After all this time, and all these attempts to wipe us out, some things are on the verge of disappearing, some things are gone. Our stories survive in wampum belts, woven rows of purple shell beads and white, in sequence and arrangement, revealing an image in the contrast between the colors, that documents our history, cosmology, culture.
Without living people to commit the stories to memory, those belts become merely shapes, vague images. I have seen wampum belts whose original meaning is lost.

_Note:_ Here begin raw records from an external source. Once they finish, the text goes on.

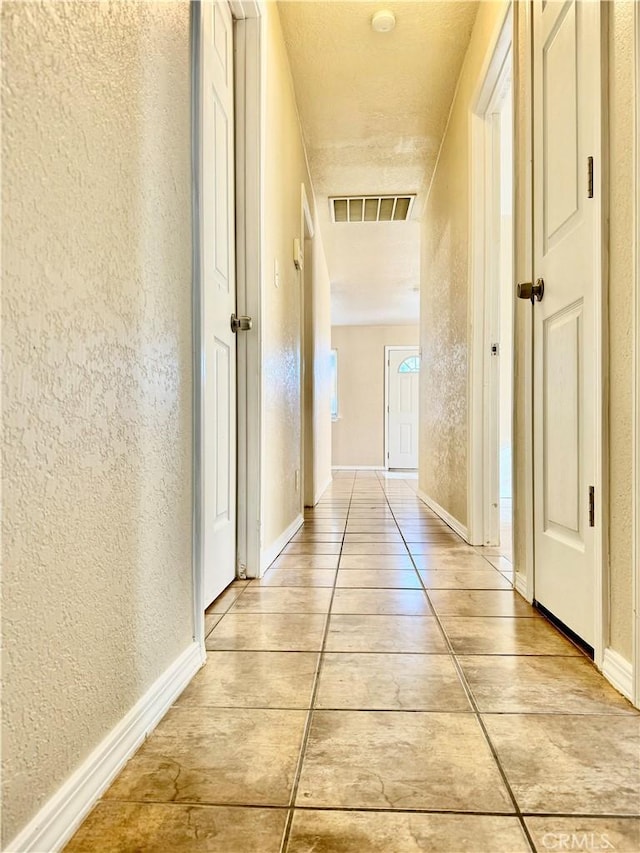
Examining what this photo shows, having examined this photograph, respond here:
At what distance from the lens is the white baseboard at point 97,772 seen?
0.61 metres

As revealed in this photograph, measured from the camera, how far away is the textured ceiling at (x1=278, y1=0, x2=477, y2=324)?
2.34 metres

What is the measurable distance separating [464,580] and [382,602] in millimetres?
420

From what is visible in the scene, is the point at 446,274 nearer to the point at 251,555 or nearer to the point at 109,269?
the point at 251,555

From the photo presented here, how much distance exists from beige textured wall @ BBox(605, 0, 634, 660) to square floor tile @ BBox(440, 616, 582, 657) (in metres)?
0.20


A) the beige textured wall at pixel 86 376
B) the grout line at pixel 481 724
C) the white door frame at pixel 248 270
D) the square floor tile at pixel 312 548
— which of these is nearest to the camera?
the beige textured wall at pixel 86 376

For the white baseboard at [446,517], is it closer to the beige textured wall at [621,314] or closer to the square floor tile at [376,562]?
the square floor tile at [376,562]

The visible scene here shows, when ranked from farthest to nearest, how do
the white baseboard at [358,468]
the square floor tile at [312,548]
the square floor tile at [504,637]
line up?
the white baseboard at [358,468] < the square floor tile at [312,548] < the square floor tile at [504,637]

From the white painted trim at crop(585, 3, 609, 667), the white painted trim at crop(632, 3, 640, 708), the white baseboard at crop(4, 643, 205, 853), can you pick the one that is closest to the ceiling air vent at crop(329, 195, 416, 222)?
the white painted trim at crop(585, 3, 609, 667)

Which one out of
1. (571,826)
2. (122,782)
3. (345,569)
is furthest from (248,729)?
(345,569)

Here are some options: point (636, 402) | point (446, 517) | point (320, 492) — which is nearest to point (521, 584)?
point (636, 402)

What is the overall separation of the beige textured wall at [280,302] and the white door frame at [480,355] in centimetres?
92

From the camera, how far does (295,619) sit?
148cm

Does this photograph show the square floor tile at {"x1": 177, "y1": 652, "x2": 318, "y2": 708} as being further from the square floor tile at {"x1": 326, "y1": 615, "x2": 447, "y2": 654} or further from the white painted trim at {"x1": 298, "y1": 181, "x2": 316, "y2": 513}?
the white painted trim at {"x1": 298, "y1": 181, "x2": 316, "y2": 513}

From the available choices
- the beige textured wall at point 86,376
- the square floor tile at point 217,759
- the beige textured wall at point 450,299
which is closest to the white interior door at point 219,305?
the beige textured wall at point 86,376
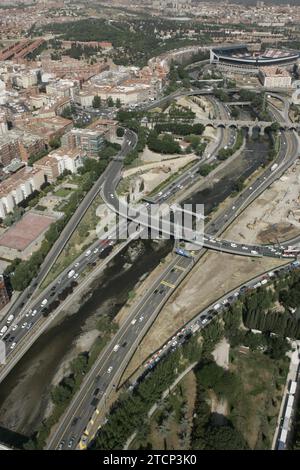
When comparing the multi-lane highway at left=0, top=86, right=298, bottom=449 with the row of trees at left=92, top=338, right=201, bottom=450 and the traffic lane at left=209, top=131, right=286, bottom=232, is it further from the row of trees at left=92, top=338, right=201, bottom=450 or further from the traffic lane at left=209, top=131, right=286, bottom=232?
the row of trees at left=92, top=338, right=201, bottom=450

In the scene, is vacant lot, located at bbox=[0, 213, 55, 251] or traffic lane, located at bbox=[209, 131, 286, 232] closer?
vacant lot, located at bbox=[0, 213, 55, 251]

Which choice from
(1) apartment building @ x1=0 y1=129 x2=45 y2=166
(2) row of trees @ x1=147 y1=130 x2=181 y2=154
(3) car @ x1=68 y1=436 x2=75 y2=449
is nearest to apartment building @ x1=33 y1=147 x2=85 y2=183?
(1) apartment building @ x1=0 y1=129 x2=45 y2=166

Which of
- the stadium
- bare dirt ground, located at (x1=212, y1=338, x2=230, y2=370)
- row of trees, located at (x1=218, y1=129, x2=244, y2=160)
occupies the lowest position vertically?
bare dirt ground, located at (x1=212, y1=338, x2=230, y2=370)

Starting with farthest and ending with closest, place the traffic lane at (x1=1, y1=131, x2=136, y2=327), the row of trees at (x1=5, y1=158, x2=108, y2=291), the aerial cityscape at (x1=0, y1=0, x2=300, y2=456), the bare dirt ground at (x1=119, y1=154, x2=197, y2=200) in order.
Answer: the bare dirt ground at (x1=119, y1=154, x2=197, y2=200)
the row of trees at (x1=5, y1=158, x2=108, y2=291)
the traffic lane at (x1=1, y1=131, x2=136, y2=327)
the aerial cityscape at (x1=0, y1=0, x2=300, y2=456)

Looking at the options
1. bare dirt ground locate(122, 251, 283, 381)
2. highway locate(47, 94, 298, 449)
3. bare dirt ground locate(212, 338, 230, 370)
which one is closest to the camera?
highway locate(47, 94, 298, 449)
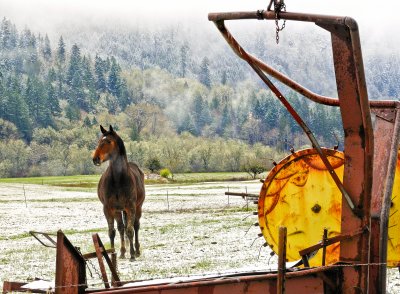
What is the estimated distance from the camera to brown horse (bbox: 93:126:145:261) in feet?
62.6

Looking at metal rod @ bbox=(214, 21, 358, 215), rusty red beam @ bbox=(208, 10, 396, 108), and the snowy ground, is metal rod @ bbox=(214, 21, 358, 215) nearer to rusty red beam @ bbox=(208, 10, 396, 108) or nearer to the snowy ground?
rusty red beam @ bbox=(208, 10, 396, 108)

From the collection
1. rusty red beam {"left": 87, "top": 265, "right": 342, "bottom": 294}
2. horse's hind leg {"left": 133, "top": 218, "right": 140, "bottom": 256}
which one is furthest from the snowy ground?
rusty red beam {"left": 87, "top": 265, "right": 342, "bottom": 294}

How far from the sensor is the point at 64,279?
6809mm

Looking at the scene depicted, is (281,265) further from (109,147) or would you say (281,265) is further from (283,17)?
(109,147)

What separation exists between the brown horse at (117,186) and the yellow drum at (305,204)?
345 inches

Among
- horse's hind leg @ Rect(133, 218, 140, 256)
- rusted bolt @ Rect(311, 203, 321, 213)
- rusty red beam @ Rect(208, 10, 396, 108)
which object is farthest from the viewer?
horse's hind leg @ Rect(133, 218, 140, 256)

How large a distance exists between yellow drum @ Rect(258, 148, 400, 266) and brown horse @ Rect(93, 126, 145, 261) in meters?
8.76

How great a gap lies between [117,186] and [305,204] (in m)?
9.72

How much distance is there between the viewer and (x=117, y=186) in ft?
63.6

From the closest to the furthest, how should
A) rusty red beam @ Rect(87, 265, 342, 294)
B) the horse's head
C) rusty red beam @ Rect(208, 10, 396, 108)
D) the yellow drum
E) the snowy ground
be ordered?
rusty red beam @ Rect(208, 10, 396, 108), rusty red beam @ Rect(87, 265, 342, 294), the yellow drum, the snowy ground, the horse's head

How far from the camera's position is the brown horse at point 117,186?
19094 millimetres

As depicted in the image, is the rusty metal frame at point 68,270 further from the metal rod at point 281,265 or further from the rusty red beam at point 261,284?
the metal rod at point 281,265

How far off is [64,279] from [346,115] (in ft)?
10.6

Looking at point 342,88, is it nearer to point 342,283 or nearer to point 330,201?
point 342,283
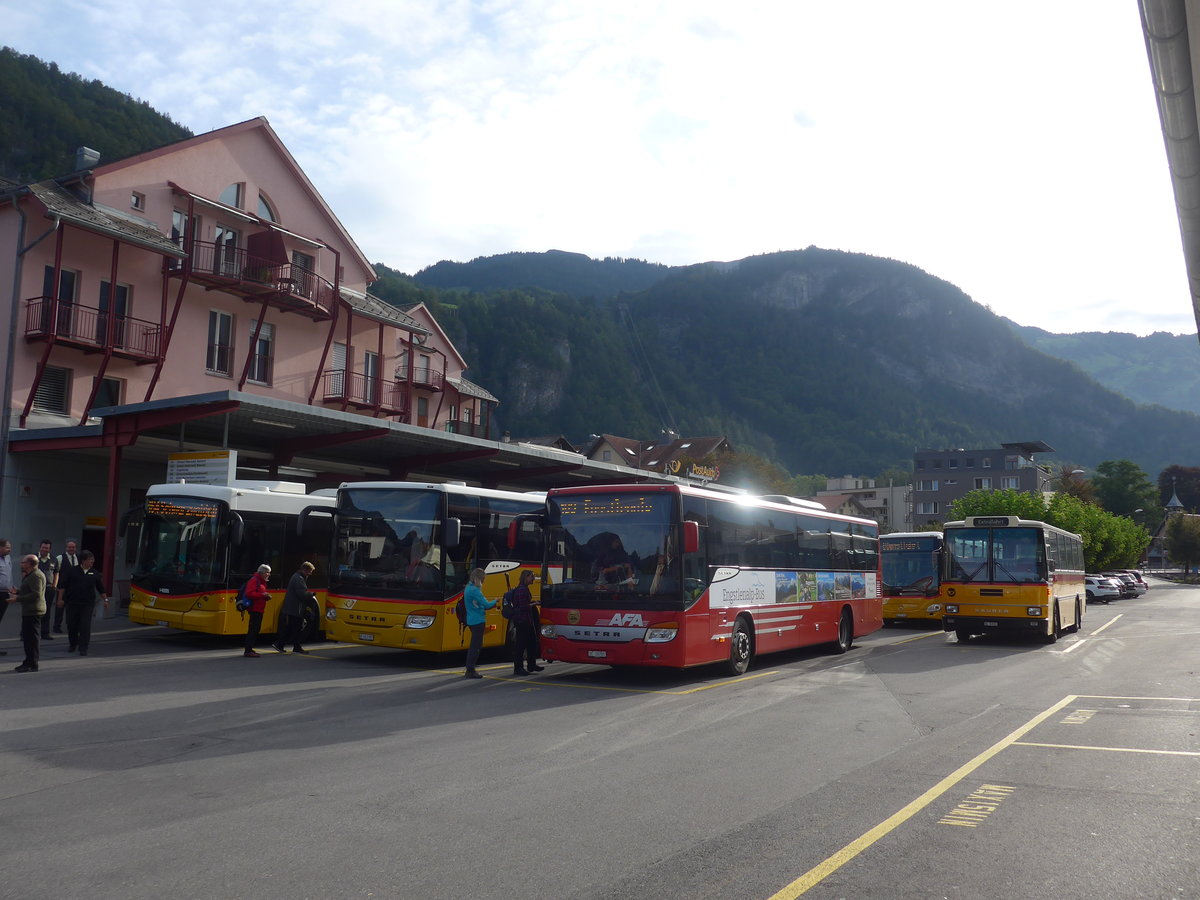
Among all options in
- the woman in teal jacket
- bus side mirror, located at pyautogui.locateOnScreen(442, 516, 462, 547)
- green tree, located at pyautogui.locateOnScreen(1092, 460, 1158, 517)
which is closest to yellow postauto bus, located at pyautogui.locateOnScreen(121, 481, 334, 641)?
bus side mirror, located at pyautogui.locateOnScreen(442, 516, 462, 547)

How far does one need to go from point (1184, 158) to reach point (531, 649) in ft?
37.6

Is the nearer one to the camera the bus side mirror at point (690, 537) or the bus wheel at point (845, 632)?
the bus side mirror at point (690, 537)

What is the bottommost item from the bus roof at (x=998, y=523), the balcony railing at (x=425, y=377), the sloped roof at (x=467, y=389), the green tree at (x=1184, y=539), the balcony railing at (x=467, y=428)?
the bus roof at (x=998, y=523)

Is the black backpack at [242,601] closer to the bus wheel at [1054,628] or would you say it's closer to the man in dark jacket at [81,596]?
the man in dark jacket at [81,596]

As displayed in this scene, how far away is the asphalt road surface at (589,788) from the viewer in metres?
5.42

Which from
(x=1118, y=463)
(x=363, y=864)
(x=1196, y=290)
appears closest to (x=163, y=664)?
(x=363, y=864)

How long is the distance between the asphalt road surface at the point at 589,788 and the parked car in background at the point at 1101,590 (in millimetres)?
50011

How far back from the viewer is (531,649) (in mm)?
15703

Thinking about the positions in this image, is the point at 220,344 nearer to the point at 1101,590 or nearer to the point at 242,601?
the point at 242,601

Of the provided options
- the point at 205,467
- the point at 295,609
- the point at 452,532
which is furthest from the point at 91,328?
the point at 452,532

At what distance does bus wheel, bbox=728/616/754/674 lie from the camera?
15648 mm

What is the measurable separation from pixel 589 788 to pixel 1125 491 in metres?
147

The last person who knew how to read them left the Earth, returned to the Skyworld without passing its story along for us.
Did that person choose silence, or was no one paying attention, the last time that story was told?
The wampum belts remain, but without memory, they tell a different story. They show us everything we have lost, everything we can still save, by telling and retelling the stories we know, the stories of our lives.
A primary lesson we are taught, even in our greatest sadness: we must clear our eyes, our ears, our throats to do our parts in carrying on the stories for the time we will no longer be able to pass them on, leaving silent images behind, mere mysteries to others. This is our foundation.
I tell you here what I have seen, what I have heard, what I have lived. I choose not to be silent, and you can choose to open your ears, and eyes, or close them. Maybe this story is not for you. We can agree that we each see the world differently, and each have a contribution to the larger story, and believe we have things to learn from each other.